Work instruction: Pick every line from the data below that contains the string "manifold" and copy it.

Available records:
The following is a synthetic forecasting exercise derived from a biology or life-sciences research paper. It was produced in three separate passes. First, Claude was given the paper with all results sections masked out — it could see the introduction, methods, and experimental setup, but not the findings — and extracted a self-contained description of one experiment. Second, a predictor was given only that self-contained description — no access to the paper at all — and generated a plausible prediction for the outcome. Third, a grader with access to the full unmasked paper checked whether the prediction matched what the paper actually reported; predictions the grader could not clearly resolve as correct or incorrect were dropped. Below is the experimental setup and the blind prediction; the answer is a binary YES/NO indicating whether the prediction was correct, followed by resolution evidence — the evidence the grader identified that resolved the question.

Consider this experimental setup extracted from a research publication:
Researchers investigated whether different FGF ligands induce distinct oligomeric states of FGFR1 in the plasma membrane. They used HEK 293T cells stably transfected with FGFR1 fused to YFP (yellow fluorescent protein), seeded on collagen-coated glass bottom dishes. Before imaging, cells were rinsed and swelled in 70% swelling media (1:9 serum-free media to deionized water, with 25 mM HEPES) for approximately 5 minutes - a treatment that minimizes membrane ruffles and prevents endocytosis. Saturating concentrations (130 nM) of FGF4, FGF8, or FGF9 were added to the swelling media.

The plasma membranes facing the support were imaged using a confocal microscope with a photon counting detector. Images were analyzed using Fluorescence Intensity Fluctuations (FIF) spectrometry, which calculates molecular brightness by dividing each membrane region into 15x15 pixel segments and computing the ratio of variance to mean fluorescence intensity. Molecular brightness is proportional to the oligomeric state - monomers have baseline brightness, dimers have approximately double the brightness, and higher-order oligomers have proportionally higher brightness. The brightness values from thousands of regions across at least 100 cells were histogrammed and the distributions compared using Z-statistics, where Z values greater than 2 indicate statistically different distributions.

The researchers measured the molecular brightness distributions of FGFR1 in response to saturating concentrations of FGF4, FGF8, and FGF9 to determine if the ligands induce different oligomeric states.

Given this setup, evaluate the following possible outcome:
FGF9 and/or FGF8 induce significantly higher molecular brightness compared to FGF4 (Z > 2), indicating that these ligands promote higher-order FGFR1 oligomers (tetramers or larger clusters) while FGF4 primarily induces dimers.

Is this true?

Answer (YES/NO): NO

--

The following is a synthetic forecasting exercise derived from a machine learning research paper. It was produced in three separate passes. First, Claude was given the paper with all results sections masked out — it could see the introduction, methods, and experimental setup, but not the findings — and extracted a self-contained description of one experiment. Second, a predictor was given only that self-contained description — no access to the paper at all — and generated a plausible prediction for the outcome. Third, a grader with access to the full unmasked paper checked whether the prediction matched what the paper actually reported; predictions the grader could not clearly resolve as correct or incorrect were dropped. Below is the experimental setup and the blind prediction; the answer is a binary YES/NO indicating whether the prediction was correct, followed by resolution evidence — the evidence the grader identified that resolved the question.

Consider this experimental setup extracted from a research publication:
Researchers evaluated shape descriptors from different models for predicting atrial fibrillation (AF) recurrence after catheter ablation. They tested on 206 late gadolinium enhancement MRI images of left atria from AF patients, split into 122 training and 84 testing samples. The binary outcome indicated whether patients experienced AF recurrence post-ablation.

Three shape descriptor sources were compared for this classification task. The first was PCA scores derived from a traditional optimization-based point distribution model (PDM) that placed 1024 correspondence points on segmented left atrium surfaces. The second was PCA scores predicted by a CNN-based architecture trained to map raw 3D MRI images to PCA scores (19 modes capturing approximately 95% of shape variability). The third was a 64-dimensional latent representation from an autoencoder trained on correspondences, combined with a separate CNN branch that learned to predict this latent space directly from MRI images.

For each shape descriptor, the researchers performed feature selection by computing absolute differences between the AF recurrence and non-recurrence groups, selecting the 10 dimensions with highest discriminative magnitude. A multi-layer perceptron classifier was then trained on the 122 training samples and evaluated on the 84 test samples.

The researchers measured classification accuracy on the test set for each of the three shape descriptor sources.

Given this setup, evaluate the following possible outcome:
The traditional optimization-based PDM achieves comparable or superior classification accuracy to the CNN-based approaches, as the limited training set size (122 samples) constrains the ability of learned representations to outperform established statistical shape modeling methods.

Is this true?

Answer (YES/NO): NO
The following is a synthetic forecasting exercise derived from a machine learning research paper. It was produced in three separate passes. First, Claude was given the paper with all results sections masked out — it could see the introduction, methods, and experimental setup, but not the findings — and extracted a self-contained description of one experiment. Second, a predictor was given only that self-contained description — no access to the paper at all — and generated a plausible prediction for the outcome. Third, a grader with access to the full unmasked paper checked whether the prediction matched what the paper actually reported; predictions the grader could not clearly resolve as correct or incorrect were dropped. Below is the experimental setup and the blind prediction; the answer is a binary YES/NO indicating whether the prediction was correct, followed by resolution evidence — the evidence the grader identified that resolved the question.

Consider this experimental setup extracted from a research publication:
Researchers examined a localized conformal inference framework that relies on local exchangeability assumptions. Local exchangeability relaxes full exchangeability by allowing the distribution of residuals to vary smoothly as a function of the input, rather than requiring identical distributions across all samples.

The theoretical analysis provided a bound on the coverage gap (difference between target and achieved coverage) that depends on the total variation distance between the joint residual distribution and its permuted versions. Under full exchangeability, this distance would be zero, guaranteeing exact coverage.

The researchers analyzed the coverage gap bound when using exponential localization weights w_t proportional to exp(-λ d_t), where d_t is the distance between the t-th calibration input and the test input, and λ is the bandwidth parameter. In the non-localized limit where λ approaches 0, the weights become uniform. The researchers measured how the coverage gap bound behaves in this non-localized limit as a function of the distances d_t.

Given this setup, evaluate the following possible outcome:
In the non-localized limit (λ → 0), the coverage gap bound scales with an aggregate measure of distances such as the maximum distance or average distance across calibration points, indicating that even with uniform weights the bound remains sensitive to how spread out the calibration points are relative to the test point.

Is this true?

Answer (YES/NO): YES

...

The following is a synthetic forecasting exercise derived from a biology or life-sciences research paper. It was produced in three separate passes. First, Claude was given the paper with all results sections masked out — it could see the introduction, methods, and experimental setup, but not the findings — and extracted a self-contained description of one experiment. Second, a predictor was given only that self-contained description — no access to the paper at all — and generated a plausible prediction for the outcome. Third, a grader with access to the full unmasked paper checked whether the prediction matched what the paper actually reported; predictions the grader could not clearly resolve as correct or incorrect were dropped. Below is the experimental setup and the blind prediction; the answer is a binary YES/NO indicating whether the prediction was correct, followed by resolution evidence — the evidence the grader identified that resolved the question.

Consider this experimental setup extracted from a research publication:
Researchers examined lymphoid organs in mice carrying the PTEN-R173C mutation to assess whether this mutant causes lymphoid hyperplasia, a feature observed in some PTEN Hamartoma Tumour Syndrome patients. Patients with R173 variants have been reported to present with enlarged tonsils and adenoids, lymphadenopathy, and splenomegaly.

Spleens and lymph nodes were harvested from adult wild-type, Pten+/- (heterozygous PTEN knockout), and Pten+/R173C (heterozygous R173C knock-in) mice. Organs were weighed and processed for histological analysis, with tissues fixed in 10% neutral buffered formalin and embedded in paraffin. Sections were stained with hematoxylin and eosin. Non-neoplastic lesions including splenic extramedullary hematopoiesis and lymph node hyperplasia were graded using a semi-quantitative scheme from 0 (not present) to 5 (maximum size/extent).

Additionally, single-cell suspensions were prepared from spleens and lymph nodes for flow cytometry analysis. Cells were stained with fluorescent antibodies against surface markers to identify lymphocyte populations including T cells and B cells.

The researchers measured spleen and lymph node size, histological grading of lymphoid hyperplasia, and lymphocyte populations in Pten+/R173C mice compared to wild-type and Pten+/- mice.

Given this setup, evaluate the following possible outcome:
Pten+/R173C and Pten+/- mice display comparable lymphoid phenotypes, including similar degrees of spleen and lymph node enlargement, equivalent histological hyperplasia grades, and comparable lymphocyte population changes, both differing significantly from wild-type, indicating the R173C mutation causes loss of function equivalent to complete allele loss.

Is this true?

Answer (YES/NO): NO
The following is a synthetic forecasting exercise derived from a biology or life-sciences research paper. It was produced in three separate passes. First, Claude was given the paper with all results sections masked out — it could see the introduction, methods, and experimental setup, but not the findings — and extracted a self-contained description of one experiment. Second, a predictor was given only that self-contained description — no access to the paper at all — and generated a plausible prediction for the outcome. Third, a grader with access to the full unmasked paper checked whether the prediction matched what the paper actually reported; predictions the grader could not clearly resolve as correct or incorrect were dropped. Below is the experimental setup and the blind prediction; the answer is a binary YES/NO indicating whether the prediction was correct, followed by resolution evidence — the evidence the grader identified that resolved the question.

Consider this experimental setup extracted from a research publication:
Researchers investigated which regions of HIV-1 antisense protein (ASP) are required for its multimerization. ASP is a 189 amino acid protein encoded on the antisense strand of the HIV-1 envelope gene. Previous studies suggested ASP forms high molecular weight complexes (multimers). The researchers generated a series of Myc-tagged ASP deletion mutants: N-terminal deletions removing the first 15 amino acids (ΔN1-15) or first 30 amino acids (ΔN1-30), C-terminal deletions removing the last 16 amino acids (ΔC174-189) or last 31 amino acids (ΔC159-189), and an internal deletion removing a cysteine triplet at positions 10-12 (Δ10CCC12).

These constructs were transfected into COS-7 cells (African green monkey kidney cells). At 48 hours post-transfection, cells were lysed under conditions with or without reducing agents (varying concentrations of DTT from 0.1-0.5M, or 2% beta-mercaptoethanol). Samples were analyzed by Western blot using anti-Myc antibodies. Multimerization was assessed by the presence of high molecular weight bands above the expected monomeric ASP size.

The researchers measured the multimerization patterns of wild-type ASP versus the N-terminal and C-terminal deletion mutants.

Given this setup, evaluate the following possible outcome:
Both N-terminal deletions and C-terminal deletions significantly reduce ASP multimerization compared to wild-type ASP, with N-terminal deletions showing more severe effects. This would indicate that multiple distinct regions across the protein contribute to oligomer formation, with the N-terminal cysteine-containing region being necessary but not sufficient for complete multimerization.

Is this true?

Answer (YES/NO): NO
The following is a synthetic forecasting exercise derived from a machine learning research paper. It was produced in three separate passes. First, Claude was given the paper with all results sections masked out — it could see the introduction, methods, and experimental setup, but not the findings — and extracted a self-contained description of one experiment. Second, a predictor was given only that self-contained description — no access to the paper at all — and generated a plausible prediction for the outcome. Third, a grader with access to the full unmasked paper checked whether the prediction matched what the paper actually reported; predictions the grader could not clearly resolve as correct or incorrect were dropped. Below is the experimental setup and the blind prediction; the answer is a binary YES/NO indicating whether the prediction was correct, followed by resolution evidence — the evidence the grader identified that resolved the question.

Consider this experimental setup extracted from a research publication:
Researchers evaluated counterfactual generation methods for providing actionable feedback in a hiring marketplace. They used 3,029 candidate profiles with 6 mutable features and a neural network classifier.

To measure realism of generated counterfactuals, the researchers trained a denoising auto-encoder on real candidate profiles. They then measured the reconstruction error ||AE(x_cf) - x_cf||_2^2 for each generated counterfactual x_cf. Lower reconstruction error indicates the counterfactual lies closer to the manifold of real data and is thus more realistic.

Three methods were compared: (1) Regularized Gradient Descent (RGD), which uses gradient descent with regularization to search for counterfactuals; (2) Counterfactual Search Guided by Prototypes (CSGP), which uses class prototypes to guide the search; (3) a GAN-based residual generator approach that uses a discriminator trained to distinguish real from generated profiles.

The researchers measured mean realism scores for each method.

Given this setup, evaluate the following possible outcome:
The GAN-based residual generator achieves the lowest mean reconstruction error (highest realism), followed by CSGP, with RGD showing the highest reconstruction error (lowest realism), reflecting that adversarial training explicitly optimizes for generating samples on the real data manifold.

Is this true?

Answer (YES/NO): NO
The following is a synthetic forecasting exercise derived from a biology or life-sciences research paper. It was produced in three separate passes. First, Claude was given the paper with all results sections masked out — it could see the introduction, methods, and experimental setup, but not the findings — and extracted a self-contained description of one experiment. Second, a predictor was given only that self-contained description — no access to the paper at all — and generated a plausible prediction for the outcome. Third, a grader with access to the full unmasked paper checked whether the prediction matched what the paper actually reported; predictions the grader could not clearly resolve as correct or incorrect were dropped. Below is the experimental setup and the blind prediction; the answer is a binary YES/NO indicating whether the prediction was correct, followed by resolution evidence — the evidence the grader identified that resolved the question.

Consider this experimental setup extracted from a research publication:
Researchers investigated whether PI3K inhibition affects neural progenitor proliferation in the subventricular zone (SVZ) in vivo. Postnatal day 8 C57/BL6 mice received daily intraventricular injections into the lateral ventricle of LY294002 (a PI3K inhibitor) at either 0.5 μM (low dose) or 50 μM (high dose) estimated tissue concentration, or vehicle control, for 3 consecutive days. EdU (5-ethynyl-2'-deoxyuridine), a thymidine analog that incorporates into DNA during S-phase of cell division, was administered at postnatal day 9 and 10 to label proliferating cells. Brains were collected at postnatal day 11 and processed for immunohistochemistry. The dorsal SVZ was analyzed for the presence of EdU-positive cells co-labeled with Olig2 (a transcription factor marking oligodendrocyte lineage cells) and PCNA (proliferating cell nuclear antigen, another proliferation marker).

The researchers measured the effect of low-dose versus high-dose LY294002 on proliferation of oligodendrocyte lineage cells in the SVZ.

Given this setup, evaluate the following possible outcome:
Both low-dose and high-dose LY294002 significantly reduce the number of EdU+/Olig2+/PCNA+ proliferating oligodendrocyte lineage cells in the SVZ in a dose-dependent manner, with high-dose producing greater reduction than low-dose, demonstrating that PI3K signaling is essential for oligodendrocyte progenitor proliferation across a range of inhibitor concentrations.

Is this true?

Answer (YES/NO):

Reply:
To measure realism of generated counterfactuals, the researchers trained a denoising auto-encoder on real candidate profiles. They then measured the reconstruction error ||AE(x_cf) - x_cf||_2^2 for each generated counterfactual x_cf. Lower reconstruction error indicates the counterfactual lies closer to the manifold of real data and is thus more realistic.
The GAN-based residual generator achieves the lowest mean reconstruction error (highest realism), followed by CSGP, with RGD showing the highest reconstruction error (lowest realism), reflecting that adversarial training explicitly optimizes for generating samples on the real data manifold.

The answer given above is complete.